If you’re a first-time homebuyer, or you aren’t clear on what you might need as a seasonal or self-employed worker, a good lender will walk you through the list — but here are a few things you’ll likely need:
• Tax returns from the past two years. (Personal and business returns if you’re self-employed.)
• Two years’ worth of W-2s or year-end pay stubs. (If you’re self-employed, you can use your 1099s.)
• Bank statements. (Personal and business bank statements if you’re self-employed.)
• Letter verifying your employment. (If you’re a seasonal worker, your employer would state that you’re expected to be hired again. If you’re self-employed, you might provide a letter from a CPA verifying that you’ve been in business for at least two years. You also could include a client list with contact information or your company’s website.)
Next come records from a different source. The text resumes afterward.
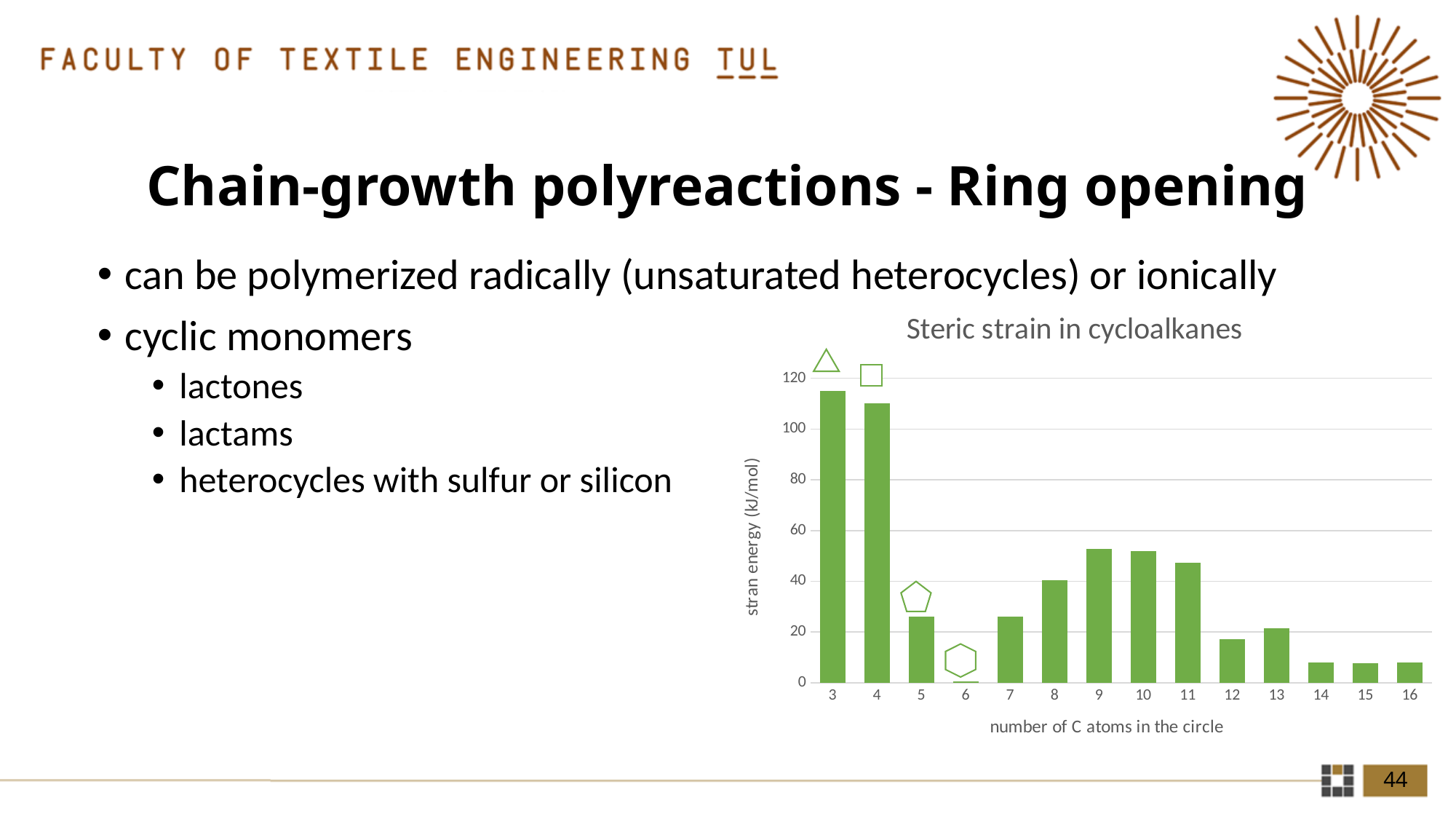
Which number of C atoms has the lowest strain energy? 6 What is the title of the chart? Steric strain in cycloalkanes Is the strain energy for 5 C atoms greater or less than 40? less Is the strain energy for 14 C atoms greater or less than 20? less Do the strain energy values rise or fall from 7 to 9 C atoms? rise What is the label of the y axis? stran energy (kJ/mol) Which has a higher strain energy, 8 C atoms or 12 C atoms? 8 Which number of C atoms has the highest strain energy? 3 Is the strain energy for 9 C atoms greater or less than 40? greater What kind of chart is shown on the slide? bar chart How many categories (numbers of C atoms) are plotted along the x axis? 14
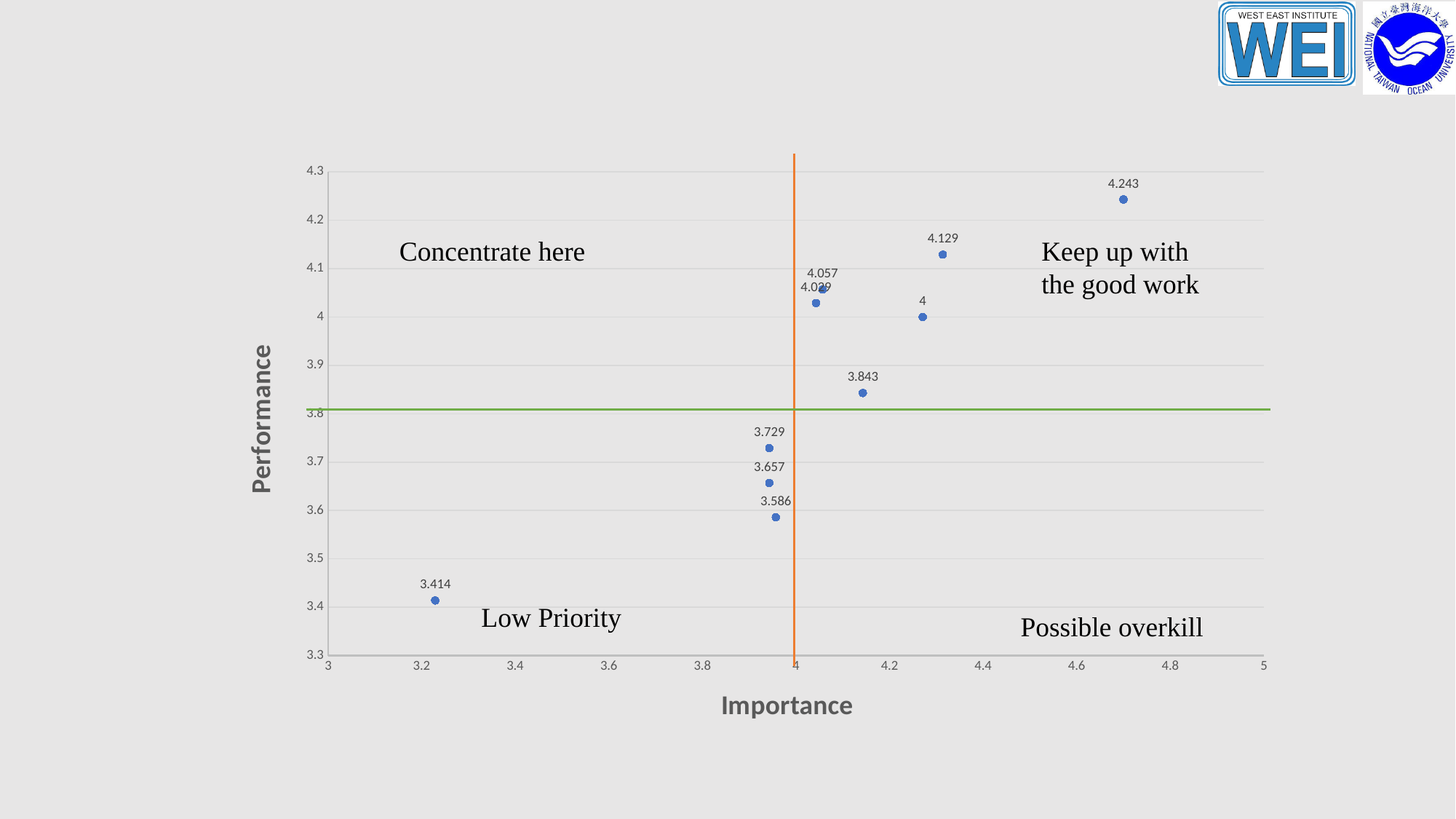
How many points have a labeled performance value below 3.8? 4 What is the title of the x axis? Importance What kind of chart is shown on the slide? scatter chart What is the highest performance value labeled on the chart? 4.243 What is the lowest performance value labeled on the chart? 3.414 What is the difference between the highest labeled value (4.243) and the lowest labeled value (3.414)? 0.829 Is the importance value of the point labeled 3.414 greater or less than 3.4? less Which labeled value is larger, 4.129 or 4.057? 4.129 Is the importance value of the point labeled 4.243 greater or less than 4.6? greater How many data points are plotted on the chart? 10 What label is shown in the top-left quadrant of the chart? Concentrate here How many points have a labeled performance value above 4? 4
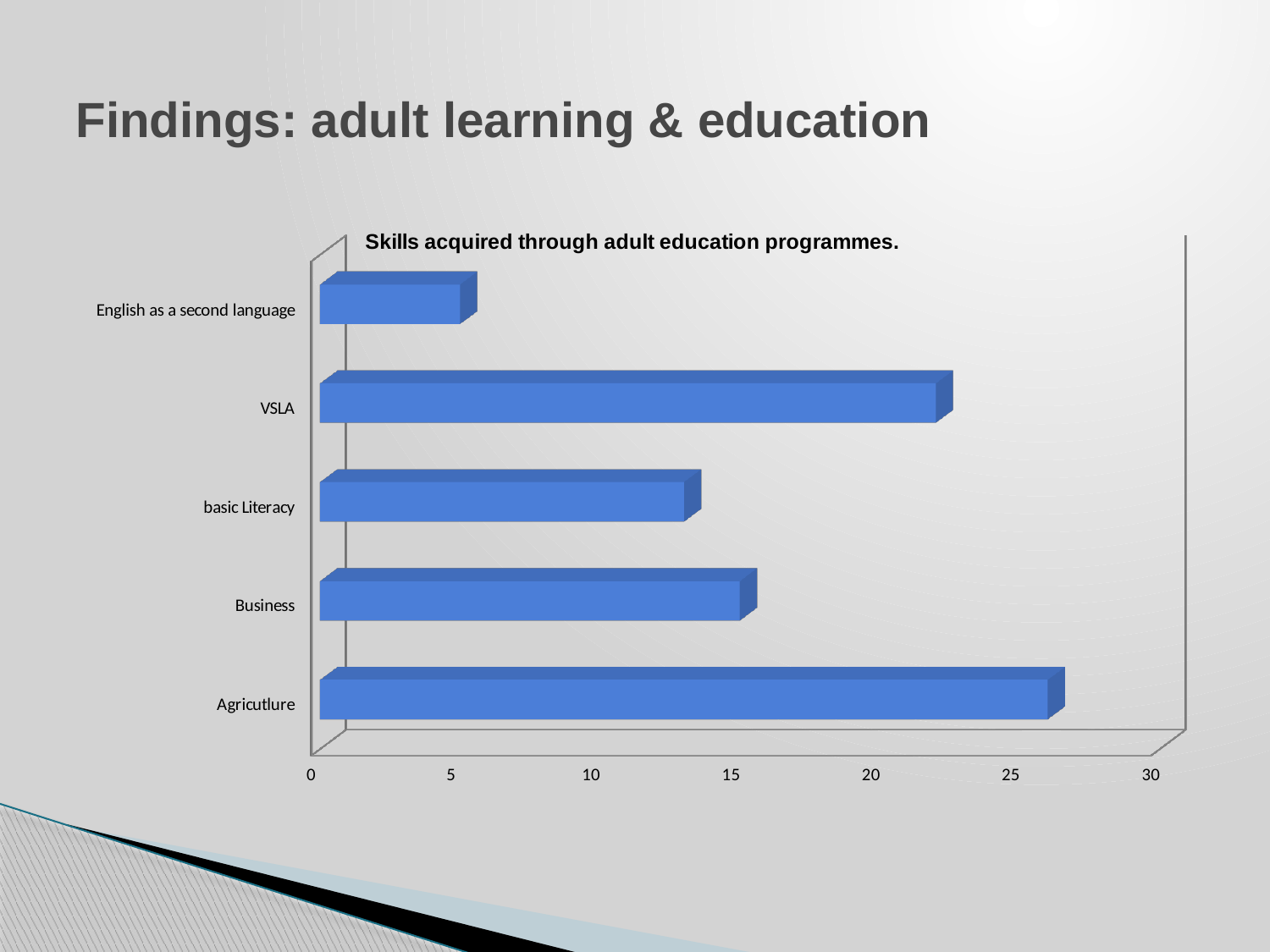
Which category has the lowest value? English as a second language Is the value for VSLA greater or less than 20? greater Is the value for Agricutlure greater or less than 20? greater Is the value for English as a second language greater or less than 10? less Which has a larger value, basic Literacy or English as a second language? basic Literacy How many categories are shown in the chart? 5 Which category has the highest value? Agricutlure What is the title of the chart? Skills acquired through adult education programmes. What kind of chart is shown on the slide? bar chart Which has a larger value, VSLA or Business? VSLA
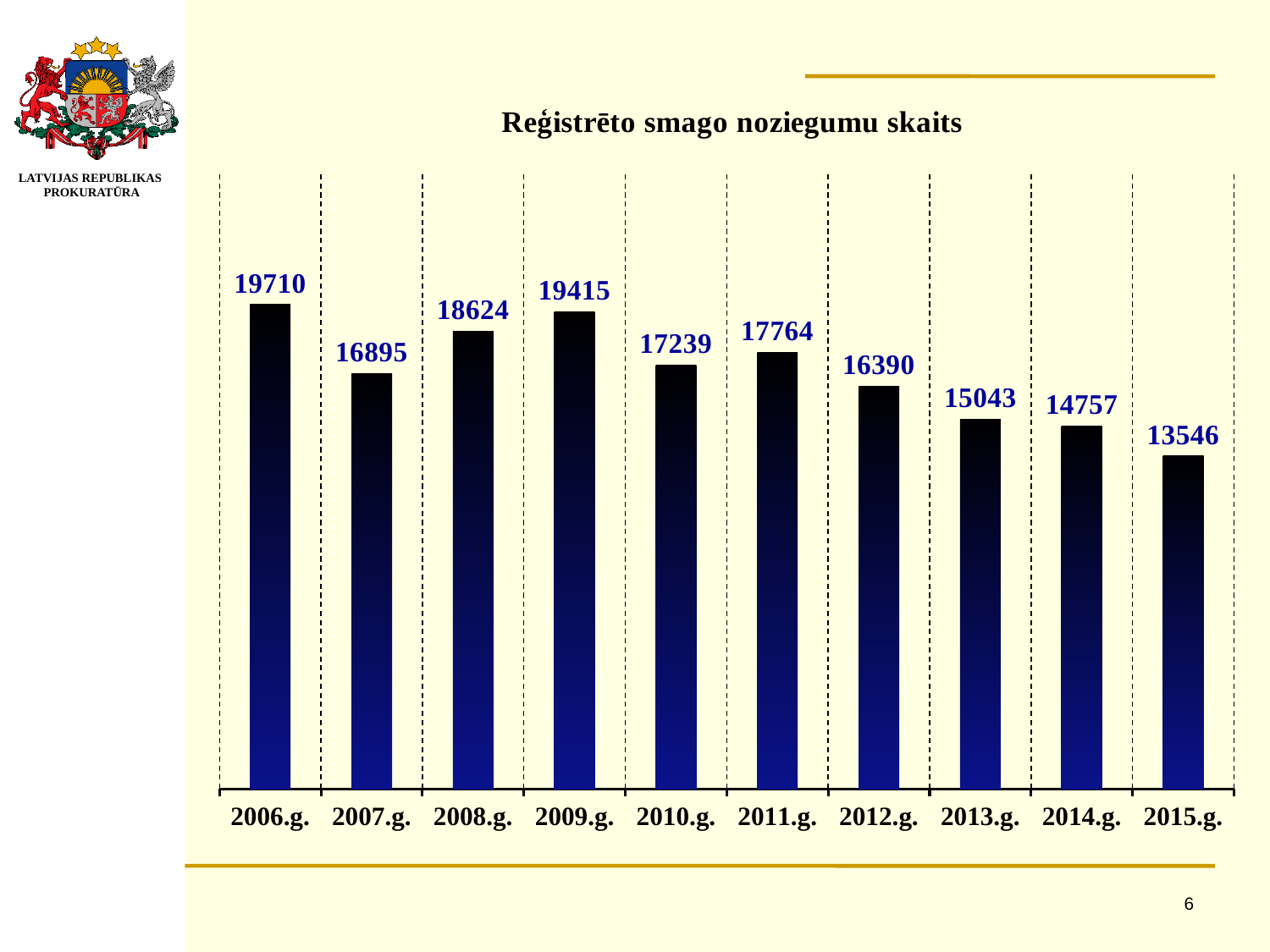
What is the value for 2012.g.? 16390 What is the difference between the values for 2006.g. and 2015.g.? 6164 Which year has the highest value? 2006.g. What is the value for 2015.g.? 13546 What is the value for 2006.g.? 19710 How many years are shown on the chart? 10 Which is larger, the value for 2013.g. or the value for 2014.g.? 2013.g. Which is larger, the value for 2008.g. or the value for 2011.g.? 2008.g. What kind of chart is shown on the slide? Bar chart What is the difference between the values for 2009.g. and 2010.g.? 2176 What is the title of the chart? Reģistrēto smago noziegumu skaits Which year has the lowest value? 2015.g.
• Statements verifying additional assets.
• Proof of other income sources. (Alimony and child support, disability income, Social Security, etc.)
Improve Your Chances of Mortgage Approval
A stable income can be key to getting a mortgage, but lenders also will consider several other financial factors when evaluating an application. If you want to improve your chances of qualifying for a home loan — and get the lowest interest rate possible — here are a few things to focus on:
Generally, borrowers need a FICO® credit score of at least 620 to qualify for a fixed-rate conventional mortgage. But a higher score (670 to 739 is considered “good”) could make you more appealing to lenders and help you get a lower interest rate. Before you apply for a loan, it’s a good idea to check on your credit score and make sure your credit reports are accurate and up to date.
Coming up with a larger down payment could boost your chances of being approved for a loan. (The tools in SoFi’s Home Loan Help Center can help you figure out the amount you can afford.)
Debt-to-Income Ratio (DTI)
In general, mortgage lenders like to see a DTI ratio of no more than 36%. To figure out your DTI, add up your monthly bills, such as housing costs and any monthly loan or debt payments, and divide that total by your monthly gross (pre-tax) income to get your DTI percentage. If your DTI is running high, lowering or eliminating some debt before applying for a mortgage can make you look like less of a risk.
Your lender also may want you to see that you have a backup emergency fund or an asset you can liquidate easily, just in case your income falls short of expectations.
Recommended: Mortgage Pre-Approval Need to Knows
If you don’t have a traditional job with a regular paycheck, you may have to jump through a few extra hoops to qualify for a mortgage. But if you can show your lender that you have reliable and consistent income sources, good credit, and can afford your monthly payments, a home loan shouldn’t be out of reach.